A composite or femoral-head graft placed in the tibia was seen easily on anteroposterior and lateral radiographs. Therefore, we readily could assess trabeculae bridging the graft and incorporation of the graft on the two radiographic views. However, the host-graft junction was not visible on the anteroposterior radiographs made after the ten reconstructions of a defect in the distal aspect of the femur with a femoral-head allograft. Without clear anteroposterior and lateral radiographs of the graft, we could not confirm that it had been incorporated. In order to assess these ten femoral-head grafts radiographically, we measured the angle between the femoral component and the femoral axis and we assessed the alignment of the limb on the anteroposterior radiograph. We also examined lateral radiographs for evidence of radiolucent lines, osteolysis, and resorption of the graft.
Stemmed components have not been used routinely in studies of the repair of bone defects with allograft in revision total knee replacements21,25. A variety of prosthetic components, including short-stemmed components and hinged implants, were used in one study and may have accounted for fracture of the graft in two and infection in three of the twenty knees22.
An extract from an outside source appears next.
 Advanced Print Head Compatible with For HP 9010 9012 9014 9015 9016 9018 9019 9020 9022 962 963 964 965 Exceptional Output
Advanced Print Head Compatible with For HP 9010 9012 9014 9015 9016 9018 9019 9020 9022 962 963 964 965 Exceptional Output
Use of a long-stemmed component may be essential for the long-term success of an allograft in revision total knee arthroplasty. It seems unlikely that revascularization is a cause of collapse of the graft, as allografts become only slightly incorporated over a long period of time5,8,20. Although acetabular allografts used in conjunction with revision total hip arthroplasty were reported to have failed because of trabecular fracture, the grafts had not revascularized10,11. Collapse of the graft in such instances probably is due to trabecular fatigue and to the inability of the graft to repair and remodel. A stem reduces the stress on the graft and on the component-host interface1. Therefore, long-stemmed implants may extend the fatigue life of a graft by reducing stresses. We believe that the good clinical results demonstrated in our study, compared with the poor clinical results reported in studies of load-bearing acetabular allografts10,16, support this theory.
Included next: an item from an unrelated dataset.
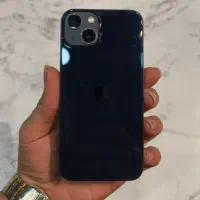 iphoen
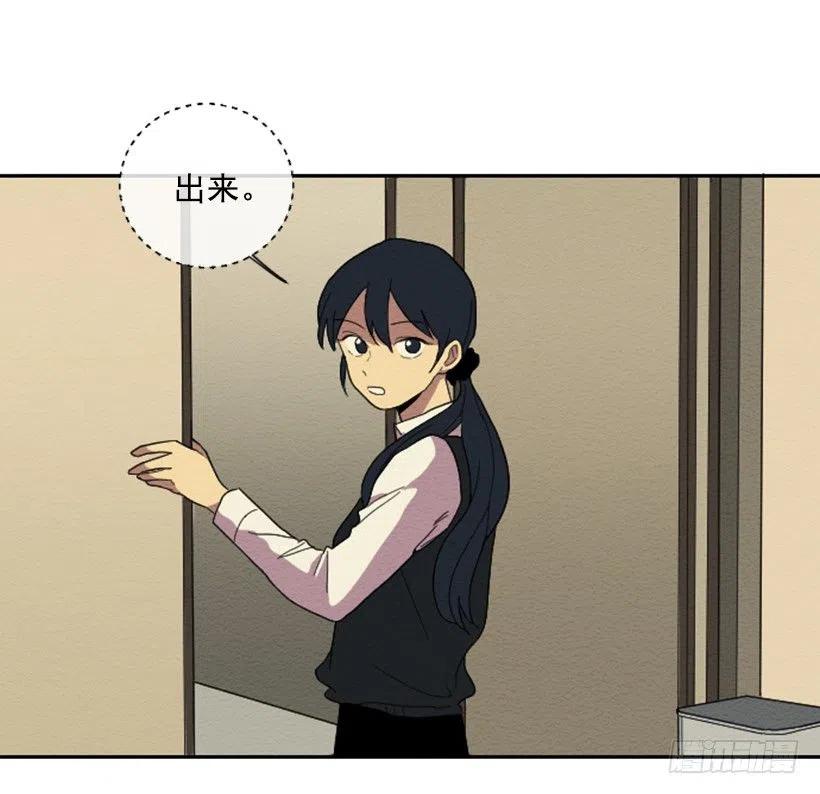 依赖（7）19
In conclusion, use of a structural allograft, particularly a femoral-head graft, in conjunction with a stemmed component inserted with cement provided an excellent option for the treatment of a large skeletal defect during both primary and revision total knee arthroplasty. The allografts in our patients had not deteriorated after an average of fifty months. Long-term follow-up studies are necessary to confirm the durability of such allografts used in conjunction with stemmed components in revision arthroplasty.